Young leader embraces role to connect with midwestern jewish, LGBTQ youth

Meet Issac Young, the new Youth Engagement manager in the Midwest for Keshet. Keshet is a LGBT+ Jewish grassroots organization that works toward the inclusion of LGBT+ Jews in Jewish life.

“I grew up in southern Indiana, that was really similar to Iowa in a lot of ways but not quite the community I needed at the time and made me feel lonely in a lot of ways growing up. Not being around other Jewish folks, not being around other LGBTQ folks,” Young said. “Something that helped me feel less lonely growing up was having a gay youth group near by. I could meet up with other teens and we could talk about the things that were bothering us. As we continued to share what was bothering us, it often ended up being teachers or school administration.”

The Adult leader of this group went to some teacher conferences and brought up her group and the issues they were having with teachers and administrators. The administration happily accepted sensitivity training. 

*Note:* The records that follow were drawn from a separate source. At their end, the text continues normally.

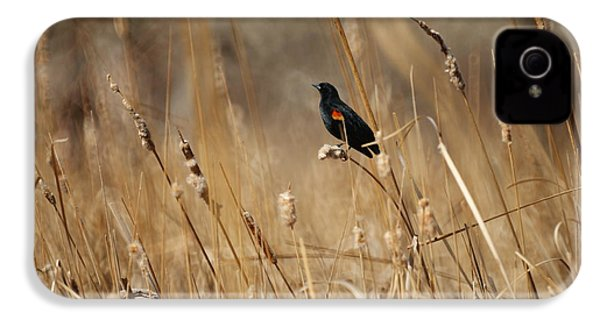Red Winged Blackbird IPhone 4 / 4s Case by Ernie Echols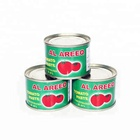 Fresh gino tomato paste for Africa with brix 28-30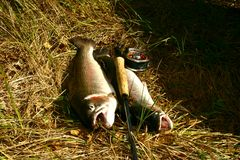 Rainbow trout. Two rainbow trouts caught on fly in sweden stock photos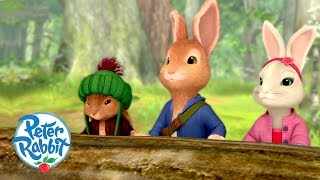 download musica Peter Rabbit - The Way the Woods Work Cartoons for Kids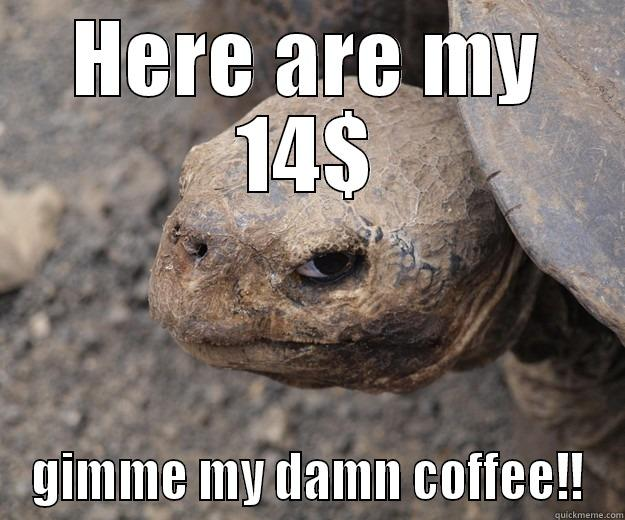 HERE ARE MY 14$ GIMME MY DAMN COFFEE!! Angry Turtle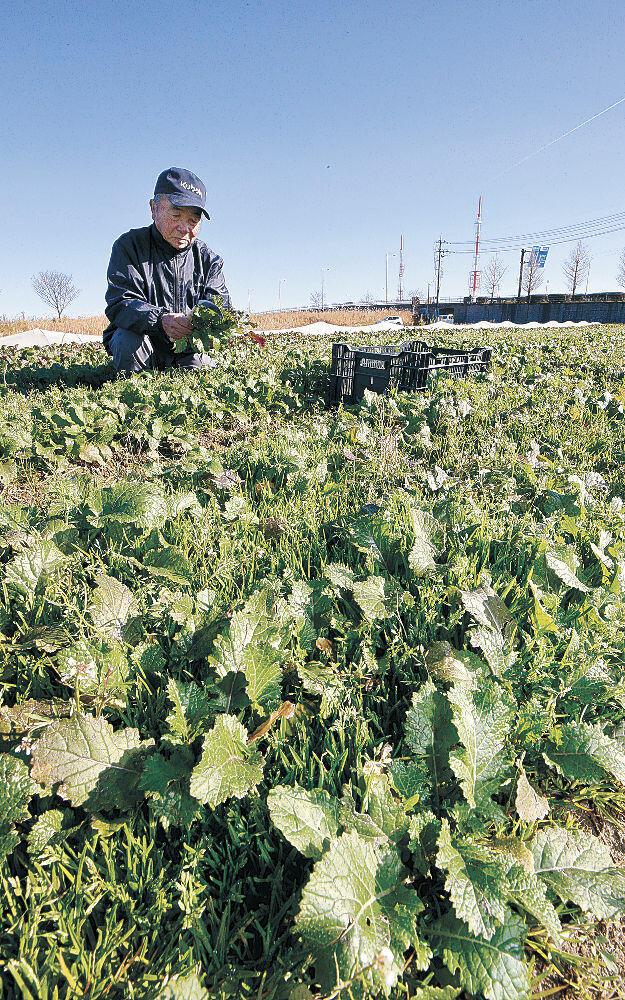 生産農家が2人態勢となった二塚からしな=金沢市佐奇森町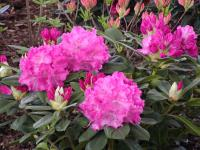 Rhododendron 'Germania'  rhodie plant
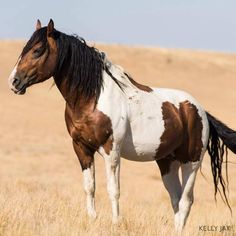 Photo by Kelly Jay Photography https://www.facebook.com/FreeWildHorses/photos/a.119795654746757.17030.117437204982602/776423559083960/?type=1
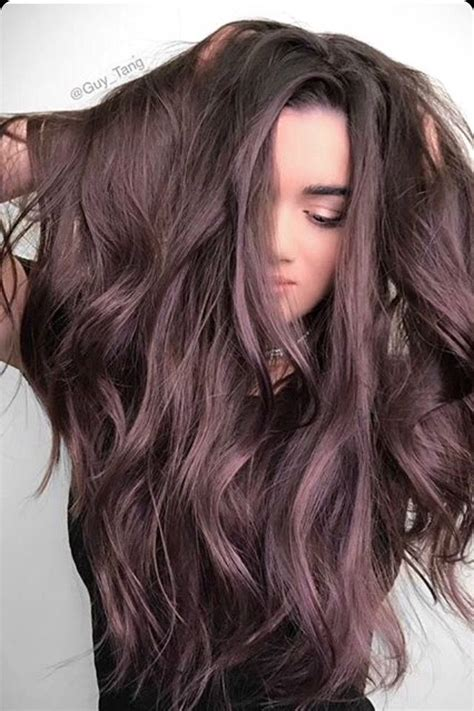 chocolate plum hair color the 25 best purple brown hair ideas on pinterest plum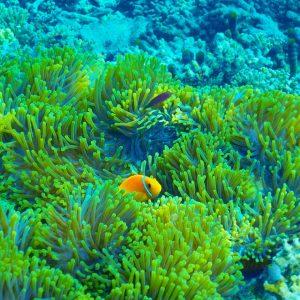 Anemone Maldive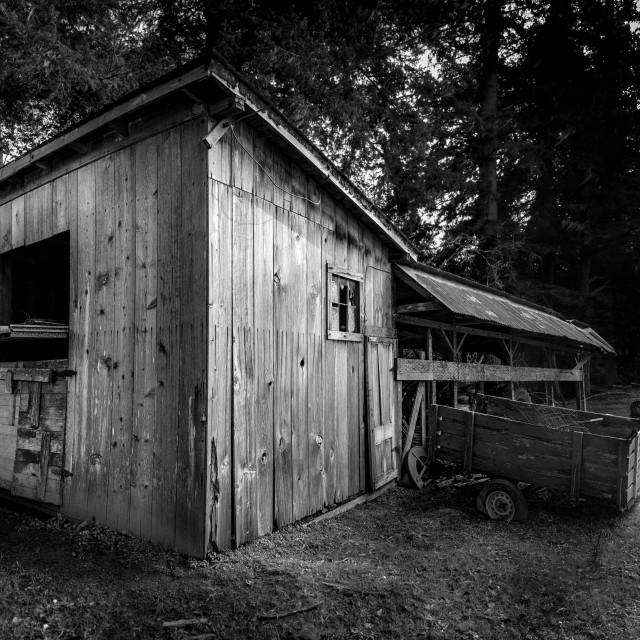 """""""Old Barn Landscape"""" stock image"""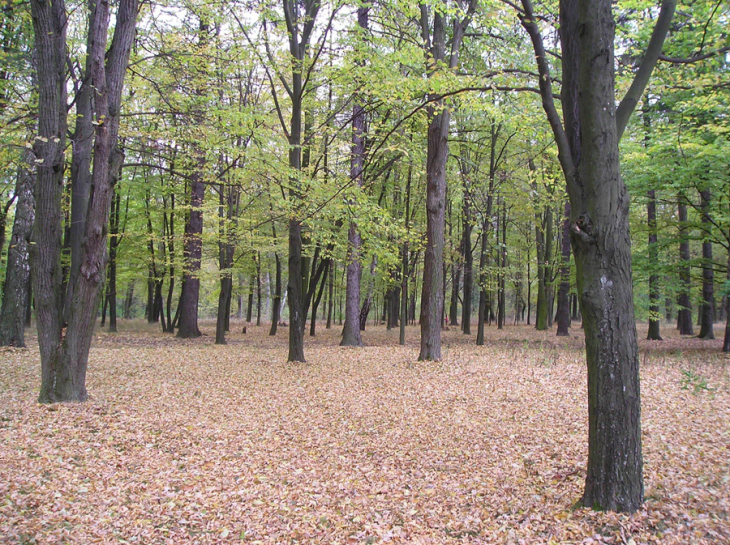 Park w Mańkiewiczach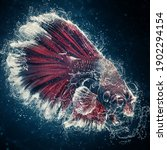 Art Water Color Of Cupang Or...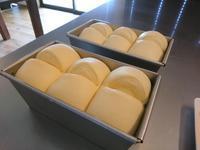 6月の予約状況。 - 奈良県パン教室『ぱんといろいろ…。』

“So finally we got fed up enough and said, ‘We’re gonna do it. We’re gonna make some change happen,’” Young said. “Most of my high school career followed suit, speaking my truth of ‘Hey, queer students need more support than what you’re giving, and this is how to do it.’ We ended up giving training to 2,000 teachers during my high school career.”

After that, Young went to Columbia College in Chicago for video game art.

“After high school I said, ‘You know what? I’m really tired of doing this work. It’s exhausting. People aren’t respectful. They are usually jerks, so I decided to go to college in Chicago for something completely different.’”

He moved from conservative southern Indiana to progressive Chicago where Jewish and LGBT+ pride is out there for everyone to see. It changed Young’s view on advocacy. 

“In college I joined some groups and fellowships that taught me skills I didn’t learn in high school. I started thinking about doing leadership and advocacy again in a way that didn’t end up hurting me accidentally. Those groups really taught me how to know when I need to take care of myself.” 

There are many parts of Young’s story that he realized resonate with other LGBT+ Jews and advocates. He understood the urge to sacrifice one’s own well being for others because he didn’t want anyone to feel as alone in their struggles as he did.

“What I was really tired of and frustrated with from what I was doing in high school is that I wasn’t taught certain skills that organizers learn from social programs, college or work experience, and so I didn’t know how to cope with the amount of work I was doing and how to cope with feeling invigorated by the work. It just felt really heavy to continue doing it, whereas in the correct situation and with enough self care, it is really liberating and exciting to do this work,” Young said. “By the time I graduated, I was feeling torn between these two things—the thing I just went to college for and something that felt very important to me.” 

Then the chance Young was looking for arrived. Started in Massachusetts in 2001, Keshet now has offices in Boston, New York, San Francisco and Chicago. Recently they hired a Young to be the Youth Engagement Manager for the Midwest.

“I heard about the job posting from Keshet, and it really checkmarked all the pieces of me I could use to help others because I’m Jewish, I’m LGBTQ, I’m in the Midwest. I love the Midwest. I love working with youth to make them feel empowered to do anything,” Young said.

“I believe that all humans are sacred, they sometimes make it difficult to believe in their sacredness, Young said, “but most of the time while working with Keshet it’s easy to see all of you are so important and sacred. You are the future, and it’s really important for you all to get the support you need like I got in high school and to be that support for someone else makes me really excited to get back to this work.”